I worked on an example in the text book about parallel programming in C#. The book suggests Parallel.Invoke can replace the creation, invocation and waiting of tasks. However, I tried and found that if I use Parallel.Invoke, the tasks wouldn't finish before returning a value. But in theory, Parallel.Invoke should always wait.

The code:

    private byte[] getDataForGraph(int dataSize)
    {
        byte[] data = new byte[dataSize];


        Parallel.Invoke(
            () => Task.Factory.StartNew(() => generateGraphData(data, 0, pixelWidth / 8)),
            () => Task.Factory.StartNew(() => generateGraphData(data, pixelWidth / 8,
                pixelWidth / 4)),
            () => Task.Factory.StartNew(() => generateGraphData(data, pixelWidth / 4,
                pixelWidth * 3 / 8)),
            () => Task.Factory.StartNew(() => generateGraphData(data, pixelWidth * 3 / 8,
                pixelWidth / 2)));

        return data;
    }

And the way to execute the function:

Task<byte[]> getDataTask = Task<byte[]>.Factory.StartNew(() => getDataForGraph(dataSize));
byte[] data = getDataTask.Result;

The private void generateGraphData(byte[] data, int partitionStart, int partitionEnd) is a function that fills the data array, from partitionStart to partitionEnd.

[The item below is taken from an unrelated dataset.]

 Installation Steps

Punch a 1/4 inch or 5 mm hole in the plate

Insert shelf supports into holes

If I run the program, only part of the array is filled. But if I replace the Invoke with

Task first = Task.Factory.StartNew(() => generateGraphData(data, 0, pixelWidth / 8));
Task second = Task.Factory.StartNew(() => generateGraphData(data, pixelWidth / 8, pixelWidth / 4));
Task third = Task.Factory.StartNew(() => generateGraphData(data, pixelWidth / 4, pixelWidth * 3 / 8));
Task fourth = Task.Factory.StartNew(() => generateGraphData(data, pixelWidth * 3 / 8, pixelWidth / 2));
Task.WaitAll(first, second, third, fourth);

The program runs as expected (the array is fully filled).

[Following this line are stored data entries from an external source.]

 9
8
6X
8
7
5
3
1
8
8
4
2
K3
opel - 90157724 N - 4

What may be the problem here?

Thanks in advance.

+3  A: 

It performs the actions until they are complete. In your case, each action is to call Task.Factory.StartNew(...) - and that has completed; however, there is no guarantee that each of thses tasks has been queued/processed yet. The difference is the WaitAll (which you haven't called in your Parallel example).

One option here would be to reduce this to:

Parallel.Invoke(
    () => generateGraphData(data, 0, pixelWidth / 8),
    () => generateGraphData(data, pixelWidth / 8, pixelWidth / 4),
    () => generateGraphData(data, pixelWidth / 4, pixelWidth * 3 / 8),
    () => generateGraphData(data, pixelWidth * 3 / 8, pixelWidth / 2)
);
Marc Gravell
Thanks, that explains a lot. I just copied the code, and didn't check it carefully.